UPDATE table_a a SET a.firstCreationTime = c.created_at FROM ( SELECT created_at FROM table_b b WHERE a.id = b.id ORDER BY b.created_at ASC LIMIT 1 ) AS c;
How to solve :
I know you bored from this bug, So we are here to help you! Take a deep breath and look at the explanation of your problem. We have many solutions to this problem, But we recommend you to use the first method because it is tested & true method that will 100% work for you.
I think what you are searching for is
CREATE TABLE table_a ("id" int , "firstCreationTime" timestamp)
INSERT INTO table_a VALUES (1,CURRENT_TIMESTAMP - INTERVAL '1 days')
CREATE TABLE table_b ("id" int , "created_at" timestamp)
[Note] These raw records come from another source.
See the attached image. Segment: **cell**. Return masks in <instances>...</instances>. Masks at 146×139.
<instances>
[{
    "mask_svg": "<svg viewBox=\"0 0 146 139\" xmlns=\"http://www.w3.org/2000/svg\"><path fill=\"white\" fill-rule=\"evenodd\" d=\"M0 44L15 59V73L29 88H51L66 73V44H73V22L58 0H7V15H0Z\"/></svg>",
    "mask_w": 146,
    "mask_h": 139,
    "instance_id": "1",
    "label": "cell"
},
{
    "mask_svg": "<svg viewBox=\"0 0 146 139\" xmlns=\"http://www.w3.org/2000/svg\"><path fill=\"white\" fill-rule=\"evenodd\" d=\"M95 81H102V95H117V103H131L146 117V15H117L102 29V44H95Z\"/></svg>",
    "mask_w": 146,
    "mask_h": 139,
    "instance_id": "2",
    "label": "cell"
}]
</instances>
INSERT INTO table_b VALUES (1,CURRENT_TIMESTAMP - INTERVAL '10 days') ,(1,CURRENT_TIMESTAMP - INTERVAL '20 days'),(1,CURRENT_TIMESTAMP - INTERVAL '30 days')
WITH desired AS( SELECT "id", MIN("created_at") as "created_at" FROM table_b GROUP BY "id") UPDATE table_a AS a SET "firstCreationTime" = "created_at" FROM desired b where a.id = b.id
1 rows affected
SELECT * FROM table_aid | firstCreationTime -: | :------------------------- 1 | 2021-03-11 17:13:08.966639
Something like this might do the trick (untested as I don’t have any table structures or sample data!).
UPDATE table_a a SET a.firstCreationTime = c.f_ca FROM ( SELECT b_id, f_ca FROM ( SELECT b.id AS b_id, b.created_at AS f_ca, ROW_NUMBER() OVER (PARTITION BY b.id ORDER BY b.id, b.created_at ASC) AS rn FROM table_b b WHERE a.id = b.id ) AS x WHERE x.rn = 1 ) AS c WHERE a.id = c.b_id;
Note: Use and implement method 1 because this method fully tested our system.